While catching a Mad Money a couple of weeks ago, Jim Lemming, er Cramer, gave his dollar dittoheads some invaluable advice on the evils of buy and hold. Buy and Hold is bad, according to our momentum maven.
The way that the Big C framed it, you can hold on to stocks too long, and it will cost you because you didn't sell on the peak.
First, what he should have told you: Buy and Hold does not mean buy and hold forever.
All stocks are cyclical in nature. The question about the length of your buy and hold has to do with returns and with which cycles, the short-term, medium-term or long-term, you are interested in as an investor.
If you are in a bank stock, the dogs of the industry at the moment, and it is paying out, even with reductions in dividends at the 5%+ range, are you better off holding through the longer macro cycle and being rewarded short-term with the dividend, and long-term with the swing back to profitability in the sector and the company? Probably.

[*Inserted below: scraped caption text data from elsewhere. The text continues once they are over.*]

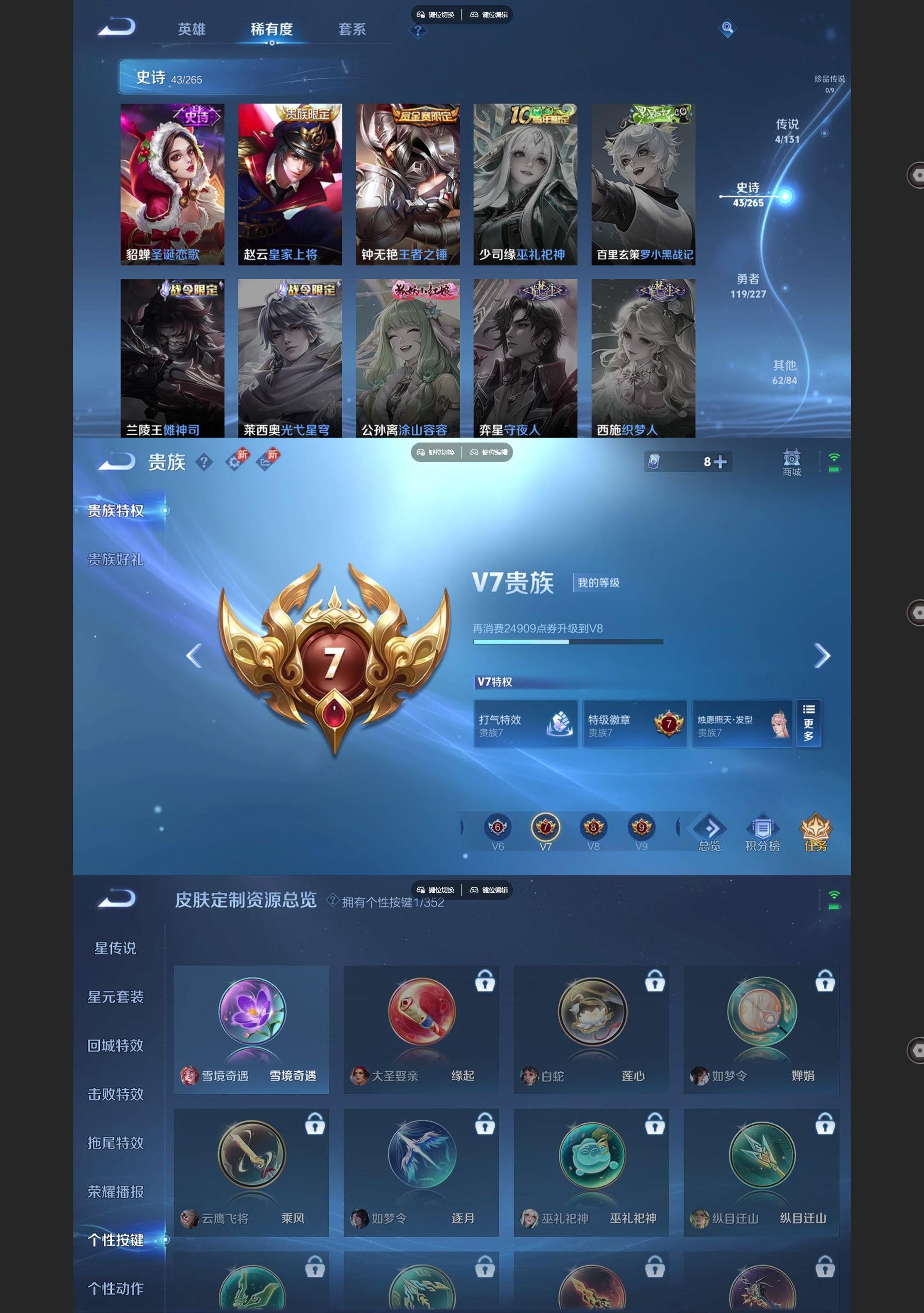 WZCMW471718王者荣耀账号详情图5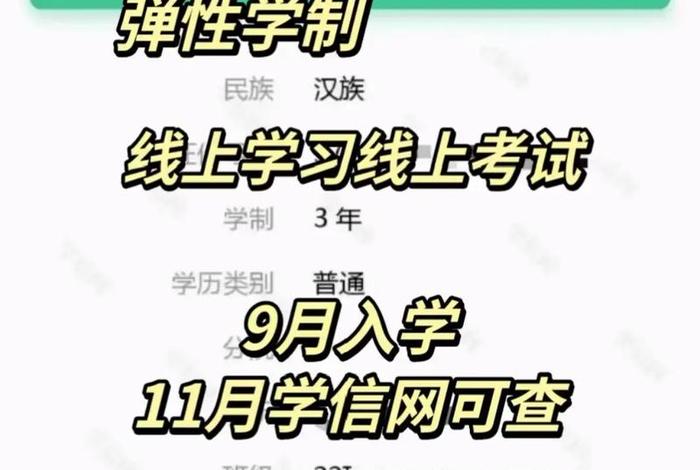 全日制学历指什么 何谓全日制学历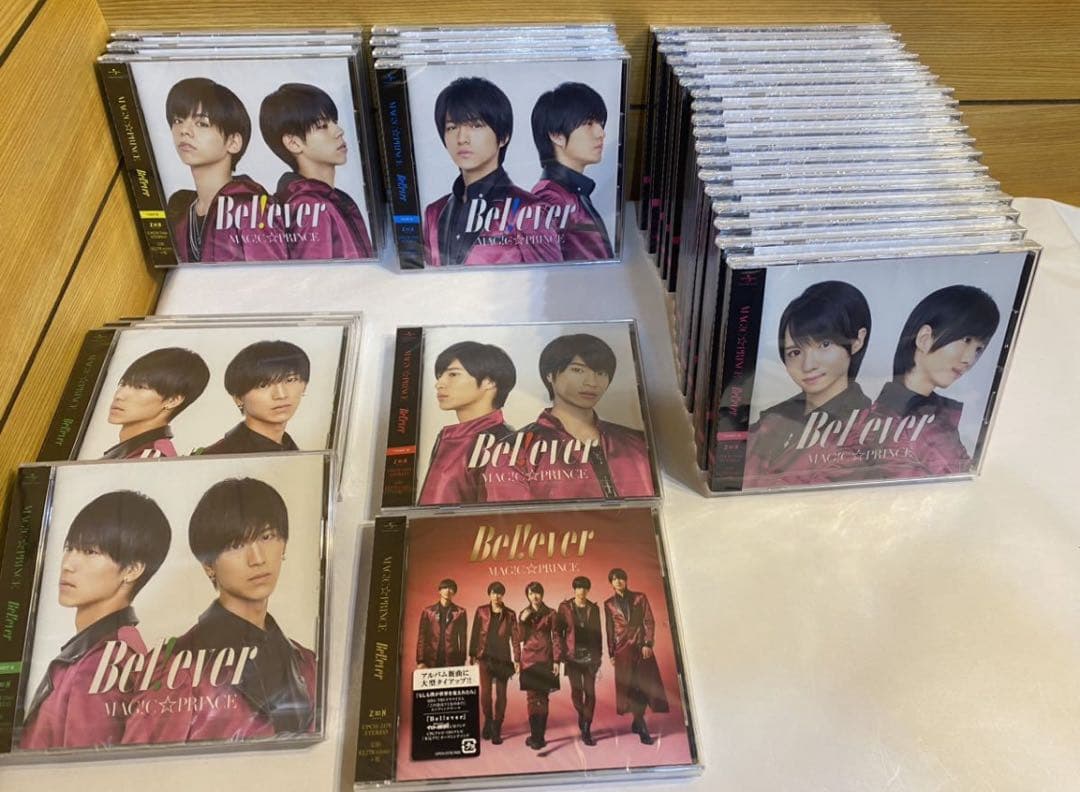 未開封　MAG!C☆PRINCE マジプリ　2nd アルバム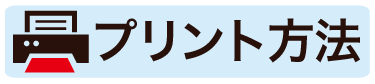 プリント方法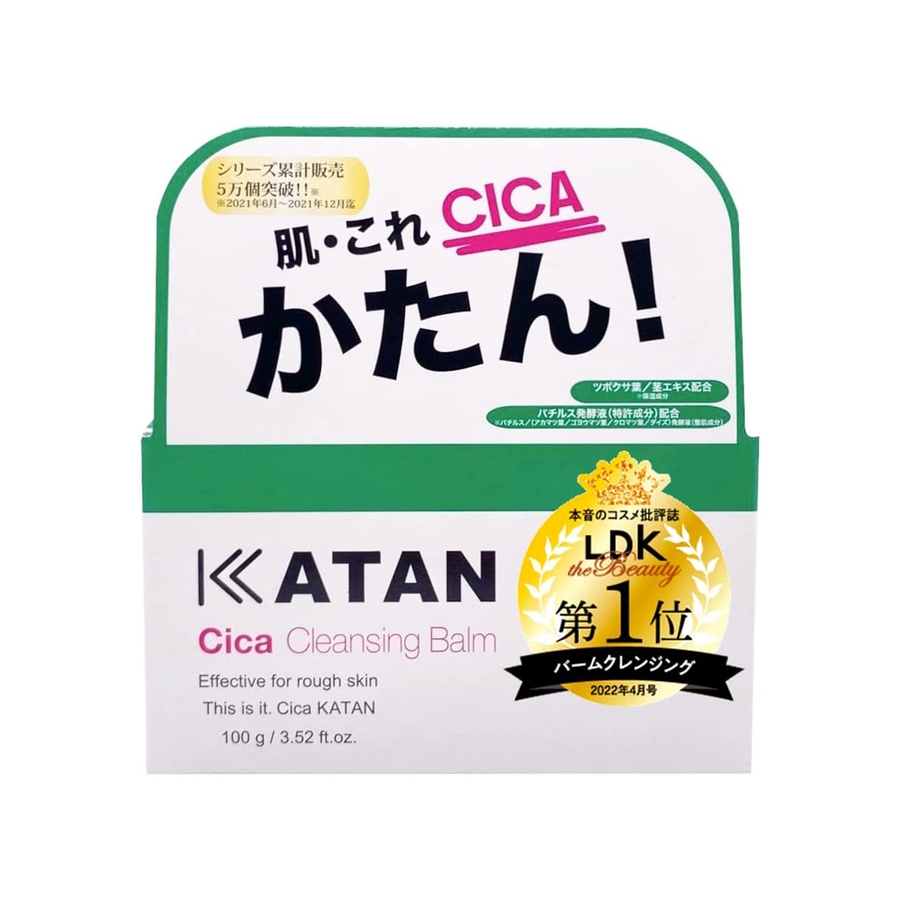 クレンジングバームKATAN。3個／©プレスカワジャパン KATAN カタン CICAクレンジングバーム[品番：OYMW0001212]｜SHOPLIST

Some wide moat stocks picked up on the cheap are hard to replace, and their cycles are longer. GE, P&G, and other mega corps are behemoths that don't get a lot of fast run-ups unless they have a smooth-talking Jack Welch nuancing the analysts into economic ecstasy.
There are companies like the oil transporters, that, short of oil becoming obsolete, will produce exceptional dividends and whose market appreciation remains within a range that has improved and should, given the scarcity fears of the market, stay that way for some time.

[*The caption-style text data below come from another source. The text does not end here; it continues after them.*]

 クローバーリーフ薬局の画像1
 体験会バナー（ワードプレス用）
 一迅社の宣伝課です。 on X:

You buy-and-hold in some of these companies for the long-haul because historically you make more money that way. Friends of Jim make money when you buy and sell, and think B&H boring. Personally I would rather have them all snoozing away.
A very compelling reason to hold are the tax benefits. When you buy and sell in a stock repeatedly, the government and the brokers eat away at your profit. Having the discipline to hold within a 3 to 5 year range usually sees through most mid-to-long range cycles.
Some companies get hit by the shorter wolves and it takes a while for their rotting, picked over carcasses to stop stinking. It typically takes a business whose stock was savaged about 3-4 years to fully recover from an attack of the shorts. Economically, the conditions that placed the company in the jackpot have to abate, then the lemmings have to turn and smell opportunity. Since many use the yardstick of what the guy jumping off the cliff next to them is doing, it can take some time for the whole herd to "find" your company's shares.
When do you stop holding? Some good signs to think about not holding your buy:
- When analysts can't see much forward growth over the next 3-5 years and your stock is at or near peak price for the last 3-4 years;
- Change in management that muddies the water for continuity;
- Too many momentum investors buying in and over-inflating the value of the stock well above its fair market value.
- Major changes in an industry at its peak. If oil has been artificially high for example, that bubble is likely to either deflate rapidly or just bust, taking a lot of the companies whose busineses, like drilling, are exceptionally price dependent, on a ride down with the commodity. It is important, though, to know the companies well enough to know which ones are price sensitive, and which ones are not. Pipeline carriage companies, for example, are federally regulated and only the interruption of flow from a natural disaster or supply constraints would impact their price;
- MUCK - Material Unforseen Circumstances that Kill - Poor financial controls, in-fighitng, accounting scandals, or the sale of junk that passed for financial instruments. The first two are hard to know unless you are intimately familiar with a company until they happen. If you have profits and hear a rattle, it may be a good time to take them and wait on the sidelines until whatever disaster sorts itself out.
The other BANK stocks
There are some stocks, which, if acquired at the right price, produce dividends in excess of what you can find in comparable bonds or bank issues. These can be long-term holds because you have the cash-flow of a bond with the liquidity of a stock. Royalty trusts, in oil, natural gas, etc. or limited partnerships traded as stocks generate medium to high returns, and often because of their high dividend appeal, maintain nice gains if you can get them on the dip. Past winners (not necessarily where you should look now) include BP Prudhoe Bay Trust, Kinder Morgan Partners (KMP), and Frontline (FRO) to name a few.
So, to counter Cramer's brilliant nugget: Buy low in the depths of the company's crisis in a company that is big enough to weather tough times. Hold as long as you can see enough forward growth that the day-to-day and short year-to-year burps don't look to impact the long-term value of the stock. If you see major changes in the way that the company is doing business, changes to management that are not conducive to the company making money in future, or any signs of bookeeping or management irregularities, then quit holding.
There is never a blanket formula to the process. Learning the exceptions to the rules will keep assets that have real long-term benefits, and help you dump the flavor of the year, or decade, that is about to flame out.